BRIEF> Every line of the records below that holds the word "bulge" belongs in the answer.

(EXERCISE MATERIAL Opens)

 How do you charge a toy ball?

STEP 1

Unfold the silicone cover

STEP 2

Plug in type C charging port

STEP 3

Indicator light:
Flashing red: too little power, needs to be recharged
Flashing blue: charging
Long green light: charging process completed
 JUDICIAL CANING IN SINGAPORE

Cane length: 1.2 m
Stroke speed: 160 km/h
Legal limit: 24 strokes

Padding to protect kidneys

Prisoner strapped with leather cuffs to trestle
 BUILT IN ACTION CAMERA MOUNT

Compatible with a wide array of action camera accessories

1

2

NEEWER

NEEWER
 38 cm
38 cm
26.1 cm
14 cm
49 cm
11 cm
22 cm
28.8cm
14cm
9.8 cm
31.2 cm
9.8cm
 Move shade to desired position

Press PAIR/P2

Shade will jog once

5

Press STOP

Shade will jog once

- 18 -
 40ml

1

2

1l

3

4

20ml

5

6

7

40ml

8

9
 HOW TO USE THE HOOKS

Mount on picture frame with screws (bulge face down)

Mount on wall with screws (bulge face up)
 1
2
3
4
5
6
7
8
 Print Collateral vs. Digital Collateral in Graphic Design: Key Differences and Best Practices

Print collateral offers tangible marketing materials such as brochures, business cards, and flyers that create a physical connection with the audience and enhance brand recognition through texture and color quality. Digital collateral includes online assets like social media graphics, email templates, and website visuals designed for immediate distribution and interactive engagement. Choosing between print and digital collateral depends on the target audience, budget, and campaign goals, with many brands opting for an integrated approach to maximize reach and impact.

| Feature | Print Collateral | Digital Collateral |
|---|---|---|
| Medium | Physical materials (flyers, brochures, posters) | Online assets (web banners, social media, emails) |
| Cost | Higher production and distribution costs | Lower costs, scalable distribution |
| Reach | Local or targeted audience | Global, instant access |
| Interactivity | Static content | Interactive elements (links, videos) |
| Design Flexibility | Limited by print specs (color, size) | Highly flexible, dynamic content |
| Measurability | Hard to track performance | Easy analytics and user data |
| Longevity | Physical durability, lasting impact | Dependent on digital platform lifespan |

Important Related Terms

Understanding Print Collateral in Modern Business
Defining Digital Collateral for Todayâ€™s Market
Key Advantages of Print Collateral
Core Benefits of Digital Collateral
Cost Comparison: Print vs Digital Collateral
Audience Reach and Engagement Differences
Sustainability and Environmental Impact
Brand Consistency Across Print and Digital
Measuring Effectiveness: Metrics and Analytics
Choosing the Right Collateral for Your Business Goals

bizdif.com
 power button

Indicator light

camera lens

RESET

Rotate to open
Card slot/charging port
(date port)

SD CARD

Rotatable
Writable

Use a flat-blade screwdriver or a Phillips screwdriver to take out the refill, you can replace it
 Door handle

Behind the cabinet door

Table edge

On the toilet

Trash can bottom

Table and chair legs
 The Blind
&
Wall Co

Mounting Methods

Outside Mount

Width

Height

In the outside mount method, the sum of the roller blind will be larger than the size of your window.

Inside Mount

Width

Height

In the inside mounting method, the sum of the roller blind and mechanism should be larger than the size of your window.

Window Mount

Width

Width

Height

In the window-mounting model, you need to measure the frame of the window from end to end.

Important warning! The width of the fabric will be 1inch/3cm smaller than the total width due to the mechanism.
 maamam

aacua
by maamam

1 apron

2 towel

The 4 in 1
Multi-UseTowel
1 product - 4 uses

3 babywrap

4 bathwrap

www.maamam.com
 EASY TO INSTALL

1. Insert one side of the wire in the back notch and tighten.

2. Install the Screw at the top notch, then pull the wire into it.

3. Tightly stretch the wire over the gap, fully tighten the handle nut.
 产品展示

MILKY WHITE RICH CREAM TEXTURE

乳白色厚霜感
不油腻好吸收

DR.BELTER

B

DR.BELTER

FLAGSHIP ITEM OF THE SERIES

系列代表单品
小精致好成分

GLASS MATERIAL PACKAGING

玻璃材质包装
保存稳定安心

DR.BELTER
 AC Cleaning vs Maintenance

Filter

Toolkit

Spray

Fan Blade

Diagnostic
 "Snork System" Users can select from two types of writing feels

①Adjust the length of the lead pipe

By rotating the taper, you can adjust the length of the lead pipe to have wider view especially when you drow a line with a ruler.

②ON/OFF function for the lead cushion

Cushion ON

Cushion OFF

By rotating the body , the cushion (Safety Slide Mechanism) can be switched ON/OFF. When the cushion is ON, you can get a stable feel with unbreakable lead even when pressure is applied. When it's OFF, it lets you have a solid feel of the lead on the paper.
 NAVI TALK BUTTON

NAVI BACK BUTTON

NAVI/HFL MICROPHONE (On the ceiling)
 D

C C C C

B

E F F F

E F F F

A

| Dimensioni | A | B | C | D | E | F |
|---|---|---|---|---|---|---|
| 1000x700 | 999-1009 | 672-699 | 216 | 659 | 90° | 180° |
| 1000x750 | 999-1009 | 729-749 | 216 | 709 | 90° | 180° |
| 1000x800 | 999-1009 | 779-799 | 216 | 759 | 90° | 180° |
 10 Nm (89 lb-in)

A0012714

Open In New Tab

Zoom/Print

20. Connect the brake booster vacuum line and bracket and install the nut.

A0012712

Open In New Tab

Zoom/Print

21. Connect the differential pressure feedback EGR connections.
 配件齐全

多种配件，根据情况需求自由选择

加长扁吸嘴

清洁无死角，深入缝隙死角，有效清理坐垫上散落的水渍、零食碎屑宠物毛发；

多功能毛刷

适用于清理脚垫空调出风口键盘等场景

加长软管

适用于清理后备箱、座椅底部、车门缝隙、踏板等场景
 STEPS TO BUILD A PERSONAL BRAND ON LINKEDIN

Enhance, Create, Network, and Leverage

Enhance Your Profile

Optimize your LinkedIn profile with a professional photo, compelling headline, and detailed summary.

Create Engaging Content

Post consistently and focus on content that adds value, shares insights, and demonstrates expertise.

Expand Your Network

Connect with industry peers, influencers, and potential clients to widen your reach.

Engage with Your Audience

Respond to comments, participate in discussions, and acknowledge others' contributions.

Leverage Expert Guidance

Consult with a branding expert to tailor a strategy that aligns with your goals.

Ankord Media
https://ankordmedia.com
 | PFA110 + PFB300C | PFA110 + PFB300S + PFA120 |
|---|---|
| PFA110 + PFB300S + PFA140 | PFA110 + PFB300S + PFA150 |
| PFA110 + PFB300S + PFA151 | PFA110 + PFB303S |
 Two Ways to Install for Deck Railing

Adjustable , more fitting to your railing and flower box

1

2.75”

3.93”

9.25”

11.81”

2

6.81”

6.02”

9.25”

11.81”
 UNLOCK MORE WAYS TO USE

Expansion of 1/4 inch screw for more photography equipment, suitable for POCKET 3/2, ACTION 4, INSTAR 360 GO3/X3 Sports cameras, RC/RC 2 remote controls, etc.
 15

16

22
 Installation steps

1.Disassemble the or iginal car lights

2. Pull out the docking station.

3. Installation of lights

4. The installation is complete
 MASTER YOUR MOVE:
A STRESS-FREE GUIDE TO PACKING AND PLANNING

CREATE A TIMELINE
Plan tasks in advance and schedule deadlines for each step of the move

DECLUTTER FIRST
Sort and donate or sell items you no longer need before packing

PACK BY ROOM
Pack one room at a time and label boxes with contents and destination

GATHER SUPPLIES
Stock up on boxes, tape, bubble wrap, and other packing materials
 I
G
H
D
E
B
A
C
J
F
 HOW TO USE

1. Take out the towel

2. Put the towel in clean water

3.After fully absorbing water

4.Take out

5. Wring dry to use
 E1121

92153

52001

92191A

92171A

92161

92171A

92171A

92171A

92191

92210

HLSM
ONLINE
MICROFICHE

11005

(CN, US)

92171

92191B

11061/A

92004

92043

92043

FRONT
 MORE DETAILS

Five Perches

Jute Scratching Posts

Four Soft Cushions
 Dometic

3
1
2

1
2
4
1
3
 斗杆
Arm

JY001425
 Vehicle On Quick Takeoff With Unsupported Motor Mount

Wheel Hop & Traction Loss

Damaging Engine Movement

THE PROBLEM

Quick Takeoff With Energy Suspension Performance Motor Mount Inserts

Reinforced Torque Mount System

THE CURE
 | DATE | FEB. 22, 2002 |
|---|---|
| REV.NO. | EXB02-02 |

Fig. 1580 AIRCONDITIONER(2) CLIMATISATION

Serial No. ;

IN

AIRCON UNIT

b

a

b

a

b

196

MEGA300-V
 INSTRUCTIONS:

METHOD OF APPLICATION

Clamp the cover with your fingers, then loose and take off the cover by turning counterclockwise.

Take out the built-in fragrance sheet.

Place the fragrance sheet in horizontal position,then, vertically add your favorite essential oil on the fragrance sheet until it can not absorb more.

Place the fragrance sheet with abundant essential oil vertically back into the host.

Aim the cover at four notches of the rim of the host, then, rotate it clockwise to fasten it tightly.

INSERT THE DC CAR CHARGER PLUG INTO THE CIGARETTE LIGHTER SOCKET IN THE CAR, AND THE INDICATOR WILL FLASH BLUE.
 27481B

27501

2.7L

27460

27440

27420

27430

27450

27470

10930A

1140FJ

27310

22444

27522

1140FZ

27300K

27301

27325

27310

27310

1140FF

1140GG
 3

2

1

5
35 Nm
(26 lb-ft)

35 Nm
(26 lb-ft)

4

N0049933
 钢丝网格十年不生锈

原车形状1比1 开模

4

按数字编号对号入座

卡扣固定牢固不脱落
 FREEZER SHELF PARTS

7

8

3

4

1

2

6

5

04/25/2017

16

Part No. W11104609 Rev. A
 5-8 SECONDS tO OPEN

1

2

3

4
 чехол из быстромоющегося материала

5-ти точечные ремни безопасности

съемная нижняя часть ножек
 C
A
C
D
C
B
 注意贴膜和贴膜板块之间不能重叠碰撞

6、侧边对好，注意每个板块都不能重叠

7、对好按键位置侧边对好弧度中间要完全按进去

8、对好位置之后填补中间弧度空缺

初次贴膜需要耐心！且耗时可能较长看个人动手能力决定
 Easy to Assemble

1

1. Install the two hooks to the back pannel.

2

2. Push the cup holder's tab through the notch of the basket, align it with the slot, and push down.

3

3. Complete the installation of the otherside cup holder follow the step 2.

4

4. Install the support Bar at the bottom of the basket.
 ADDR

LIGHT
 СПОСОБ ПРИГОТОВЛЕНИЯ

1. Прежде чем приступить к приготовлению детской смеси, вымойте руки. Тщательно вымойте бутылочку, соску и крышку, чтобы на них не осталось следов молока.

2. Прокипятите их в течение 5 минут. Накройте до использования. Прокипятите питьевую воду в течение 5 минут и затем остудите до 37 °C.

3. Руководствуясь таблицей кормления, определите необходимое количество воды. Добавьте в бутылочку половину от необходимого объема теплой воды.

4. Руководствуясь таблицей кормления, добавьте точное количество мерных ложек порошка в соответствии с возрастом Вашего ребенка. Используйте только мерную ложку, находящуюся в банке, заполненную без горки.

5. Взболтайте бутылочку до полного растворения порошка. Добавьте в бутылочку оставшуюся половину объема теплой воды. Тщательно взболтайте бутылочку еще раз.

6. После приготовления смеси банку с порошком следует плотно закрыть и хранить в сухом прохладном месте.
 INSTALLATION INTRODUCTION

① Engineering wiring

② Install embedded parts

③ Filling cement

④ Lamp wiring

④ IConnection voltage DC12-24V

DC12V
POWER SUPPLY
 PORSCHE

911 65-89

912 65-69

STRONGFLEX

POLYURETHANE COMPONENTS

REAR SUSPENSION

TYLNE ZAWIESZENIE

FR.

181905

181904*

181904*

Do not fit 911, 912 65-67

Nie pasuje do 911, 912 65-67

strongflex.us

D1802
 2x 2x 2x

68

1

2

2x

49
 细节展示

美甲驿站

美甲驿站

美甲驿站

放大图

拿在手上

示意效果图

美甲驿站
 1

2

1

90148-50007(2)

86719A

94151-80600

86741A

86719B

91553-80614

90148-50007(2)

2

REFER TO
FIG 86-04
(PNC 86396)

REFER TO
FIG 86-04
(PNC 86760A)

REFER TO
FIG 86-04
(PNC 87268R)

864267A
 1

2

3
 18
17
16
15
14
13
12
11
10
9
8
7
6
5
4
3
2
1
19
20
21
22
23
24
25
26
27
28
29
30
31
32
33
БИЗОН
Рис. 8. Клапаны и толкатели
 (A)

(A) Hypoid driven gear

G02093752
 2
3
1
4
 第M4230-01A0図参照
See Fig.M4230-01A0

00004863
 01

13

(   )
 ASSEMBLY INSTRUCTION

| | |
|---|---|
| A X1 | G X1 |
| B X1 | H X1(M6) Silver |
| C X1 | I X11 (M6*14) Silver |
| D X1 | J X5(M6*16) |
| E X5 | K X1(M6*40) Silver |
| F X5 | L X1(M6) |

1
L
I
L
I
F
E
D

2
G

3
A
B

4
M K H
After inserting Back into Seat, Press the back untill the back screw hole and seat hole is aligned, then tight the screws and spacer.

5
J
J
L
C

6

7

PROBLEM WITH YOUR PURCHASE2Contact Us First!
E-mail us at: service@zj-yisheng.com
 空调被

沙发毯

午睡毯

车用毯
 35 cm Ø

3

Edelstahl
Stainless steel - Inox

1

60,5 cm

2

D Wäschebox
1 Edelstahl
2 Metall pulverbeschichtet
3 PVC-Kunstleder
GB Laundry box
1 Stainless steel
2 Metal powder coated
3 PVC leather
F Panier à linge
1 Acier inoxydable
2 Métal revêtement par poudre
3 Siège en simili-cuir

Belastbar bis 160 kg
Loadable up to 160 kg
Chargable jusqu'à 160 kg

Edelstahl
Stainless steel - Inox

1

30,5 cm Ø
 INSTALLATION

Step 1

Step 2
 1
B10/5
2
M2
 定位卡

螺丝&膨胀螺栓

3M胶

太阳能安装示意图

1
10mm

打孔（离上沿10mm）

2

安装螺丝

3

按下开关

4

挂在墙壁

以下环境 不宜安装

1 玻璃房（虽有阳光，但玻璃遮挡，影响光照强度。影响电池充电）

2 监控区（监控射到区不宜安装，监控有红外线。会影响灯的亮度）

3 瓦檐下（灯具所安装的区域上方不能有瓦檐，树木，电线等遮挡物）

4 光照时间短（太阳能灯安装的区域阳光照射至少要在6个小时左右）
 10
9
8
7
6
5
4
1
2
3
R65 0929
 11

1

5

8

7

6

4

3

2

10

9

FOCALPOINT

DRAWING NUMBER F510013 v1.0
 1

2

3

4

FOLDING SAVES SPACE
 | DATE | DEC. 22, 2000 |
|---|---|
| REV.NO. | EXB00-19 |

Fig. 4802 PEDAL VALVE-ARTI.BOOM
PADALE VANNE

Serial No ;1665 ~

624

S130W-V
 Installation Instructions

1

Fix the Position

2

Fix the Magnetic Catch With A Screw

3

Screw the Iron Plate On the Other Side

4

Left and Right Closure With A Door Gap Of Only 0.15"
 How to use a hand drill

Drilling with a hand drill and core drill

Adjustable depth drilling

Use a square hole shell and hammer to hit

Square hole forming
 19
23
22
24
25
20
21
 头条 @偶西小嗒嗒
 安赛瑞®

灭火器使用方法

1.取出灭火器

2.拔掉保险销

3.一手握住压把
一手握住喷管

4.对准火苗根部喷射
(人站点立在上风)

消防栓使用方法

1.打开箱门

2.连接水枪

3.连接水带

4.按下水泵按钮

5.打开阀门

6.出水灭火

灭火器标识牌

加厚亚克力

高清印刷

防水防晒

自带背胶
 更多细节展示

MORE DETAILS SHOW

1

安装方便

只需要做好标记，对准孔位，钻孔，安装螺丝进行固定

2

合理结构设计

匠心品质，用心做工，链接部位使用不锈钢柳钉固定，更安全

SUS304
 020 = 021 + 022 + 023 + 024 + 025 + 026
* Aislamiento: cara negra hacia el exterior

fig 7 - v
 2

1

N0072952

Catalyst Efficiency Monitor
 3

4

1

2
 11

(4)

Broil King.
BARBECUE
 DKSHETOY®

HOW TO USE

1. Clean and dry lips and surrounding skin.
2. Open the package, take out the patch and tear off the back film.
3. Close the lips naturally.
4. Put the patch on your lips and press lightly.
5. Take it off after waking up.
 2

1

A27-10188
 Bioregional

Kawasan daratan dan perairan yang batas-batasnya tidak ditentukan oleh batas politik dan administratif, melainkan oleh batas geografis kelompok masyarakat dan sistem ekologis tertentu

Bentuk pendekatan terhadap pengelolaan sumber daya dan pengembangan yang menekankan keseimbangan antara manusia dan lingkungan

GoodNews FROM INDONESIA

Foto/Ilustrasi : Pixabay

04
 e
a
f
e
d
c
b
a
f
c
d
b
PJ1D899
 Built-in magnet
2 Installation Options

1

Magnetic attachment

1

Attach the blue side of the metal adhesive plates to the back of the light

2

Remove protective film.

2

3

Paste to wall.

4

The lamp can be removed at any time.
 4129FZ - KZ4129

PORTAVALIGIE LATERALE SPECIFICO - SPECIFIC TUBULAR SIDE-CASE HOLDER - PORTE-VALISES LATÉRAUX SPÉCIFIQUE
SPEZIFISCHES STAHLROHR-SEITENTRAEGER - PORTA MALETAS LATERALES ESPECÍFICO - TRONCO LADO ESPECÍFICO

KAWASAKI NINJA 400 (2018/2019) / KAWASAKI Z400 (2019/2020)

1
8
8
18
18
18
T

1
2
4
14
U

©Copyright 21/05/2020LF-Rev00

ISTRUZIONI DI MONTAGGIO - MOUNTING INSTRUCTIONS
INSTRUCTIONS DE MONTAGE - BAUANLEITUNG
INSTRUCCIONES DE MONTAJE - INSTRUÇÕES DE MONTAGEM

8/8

(EXERCISE MATERIAL Closes)

OUTPUT FOR THIS EXERCISE>
Mount on picture frame with screws (bulge face down)
Mount on wall with screws (bulge face up)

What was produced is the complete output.